Questa semplice diabolica strategia (anche se utilizza candide suore) si è rivelata una delle più felici campagne di “publicity” viste in questi ultimi tempi. Merito certo della CPV e del diabolico Luigi Montaini Anelli ma merito anche della Pierrel che ha dimostrato fiducia in questa strada – almeno in Italia – nuova.

Di questa campagna hanno parlato le riviste, i pubblicitari, e – quel che conta di più – hanno parlato i farmacisti.

Di seguito un altro articolo di Raffaello Baldini da “Panorama” del 1 marzo 1973.

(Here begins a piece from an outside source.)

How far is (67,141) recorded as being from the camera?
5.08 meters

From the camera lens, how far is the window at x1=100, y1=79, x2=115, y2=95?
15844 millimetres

Tutto è cominciato nel gennaio 1972, quando Carlo Bascapè, consulente della Pierrel, propose ai tecnici dell’agenzia CPV italiana un problema preciso: il lancio di un analgesico nuovo, un calmante del dolore e insieme, dell’ansia procurata dal dolore.
Ma Bascapè non parlò solo dell’analgesico. “C’è anche il problema dei farmacisti. Abbiamo fatto un indagine.. ‘Da questa indagine, di qualche mese fa, viene fuori che è un problema grosso. Teniamolo d’occhio”.
Per preparare la campagna, la CPV volle conoscere la situazione degli analgesici in Italia e spedì intervistatori a parlare coi farmacisti. Qualche settimana dopo Luigi Montainì, direttore creativo della CPV, si trovò sul tavolo un fascicolo sulla situazione degli analgesici in Italia e uno sulla situazione dei farmacisti. Quest’ultimo un autoritratto inquietante: “Ma cosa venite a chiedere a me? lo non sono nessuno… Io ho studiato per niente… La gente ci considera dei droghieri. Sì, per loro sappiamo solo fare i pacchetti…
La gente pensa che noi guadagnamo sulle disgrazie altrui… Informazione scientifica per me? Nessuno me la chiede. Leggo la ricetta, trovo il flacone, quant’è? trecento lire, grazie, buongiorno, tutto qui… Siamo commessi specializzati… Siamo impiegati a una catena di distribuzione…”.
Dopo aver letto tutto questo, alla CPV si decise di studiare due campagne: una per il lancio dell’analgesico, una per il rilancio della figura professionale del farmacista, del suo ruolo sociale,..
Le due campagne sono state presentate alla Pierrel nell’aprile ’72. “Quella per i farmacisti”, ricorda Bascapè, “mi coinvolse subito emotivamente. Mi piacque senza condizioni”. Alla Pierrel ci furono perplessità. Che durarono fino a luglio quando la campagna farmacisti fu accettata (oltre tutto, le ricerche di mercato avevano rivelato che la formula del nuovo analgesico era un po’ troppo in anticipo per gli italiani).
Per i creativi della CPV è una buona campagna, ma con un piccolissimo neo. Non è stato approvato e non apparirà mai sui giornali, un annuncio che loro giudicano felicissimo, L’immagine è quella di una suora in bianco con un libretto in mano…
Dice sorridendo Toni Granich, un dirigente della CPV: “Una suora nella cui vita c’è un uomo, sia pure un farmacista, in Italia probabilmente è ancora troppo forte”.